When: December 28th, 1977
Two pilots (Tom Atkins, Howard Hesseman) looking to cash in by selling over-priced coffee in hoity-toity San Francisco leave Ecuador with thousands of beans, three paying passengers, and a whole cluster of deadly tarantulas. (That’s right, cluster. I googled it.) The nasty little buggers bite three people — all of whom seem unaware that they’ve been bitten — and soon the plane is in dire straits as it loses power and altitude. They radio ahead to a small Cailifornia town but crash into a field before reaching the airport.

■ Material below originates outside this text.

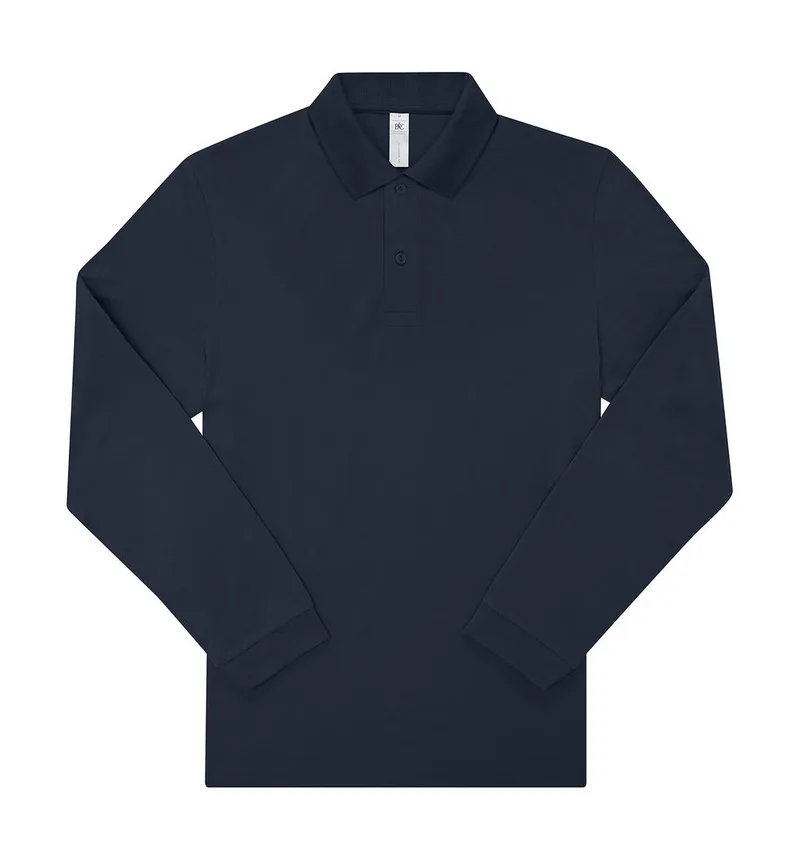 Μακρυμάνικη Μπλούζα Polo PU427 B & C My Polo 210 LSL Navy
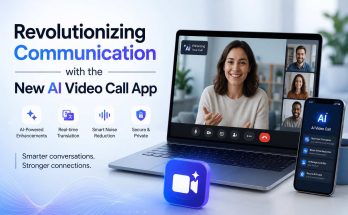 Revolutionizing Communication with the New AI Video Call App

A crowd rushes to the site, but bad luck and worse choices lead to an explosion and fire that distracts the townspeople as hundreds of furry death-dealers crawl from the wreckage and head towards the local orange warehouse. They’re not called banana spiders for nothing! Soon locals are dropping dead — including a kid who just wanted to touch his first spider! — and while the mayor yells about “oranges!” a small band of heroes gather to defeat the fangy horde with hi-tech audio equipment. Yeah, you read that right.
Tarantulas: The Deadly Cargo isn’t great cinema, but as a made-for-TV Jaws ripoff it’s an entertaining romp. It checks the boxes on all of the subgenre’s necessary elements, and while the budget, director Stuart Hagmann, and the restraints of television keep things fairly unmemorable on the set-piece side it manages more than a little fun. (Co-writer Guerdon Trueblood has been down this bug-filled road before with Ants! (1977) which premiered on a different network just four weeks prior.) The townspeople are a mix of stoic heroics (storoics, if you will) and crazy drama, the cast is a solid mix of familiar faces, and the mayor is the best since ol’ Murray “Vaughn” Hamilton sleazed his way through the streets of Amity.
Mayor Douglas (Burt Remsen; Eye of the Tiger, 1986) is a real piece of work. In addition to running the town he also heads up the town’s biggest employer, the orange farm, and he’s not here for any talk about destroying oranges to kill the spiders. He’s told about the plane crash… “We gotta get these people back to picking oranges.” He’s shown the carnage and the dead bodies… “We gotta get these people back to picking oranges.” He’s informed the spiders have taken up residence in his orange warehouse… well, you get the idea. He goes so far as to threaten to arrest the fire chief (Claude Akins; Tentacles, 1977) and town doctor (Pat Hingle, Maximum Overdrive, 1986) if they let people know about the killer arachnids. He’s the worst.
The townspeople are hardly better, though, as evidenced by their behavior throughout this disaster. One guy steals coffee from the plane while the bodies are carted away, and he’s bit. A woman having an affair thinks it’s her lover tickling her foot only to discover it’s a spider, and she’s bit. The guy whose side piece just died suggests burning down the warehouse so he can collect the insurance money, and while he’s not bit he does fall to his death. Another dude isn’t interested in a serious relationship with his girlfriend because she has a kid brother she cares for, but once the boy dies it’s smooth sailing for their relationship! (He’s the hero.)
Tarantulas: The Deadly Cargo may not ever be truly thrilling, and sure, it ends on something of a low-key note as they gaslight the spiders into thinking they’re surrounded by spider-wasps, but a kid gets bit and bites it! It’s a passably fun ninety-minutes for fans of such things even if does pull a Scream (1996) by opening with Tom Atkins, getting viewers excited, and then killing him off in the opening minutes.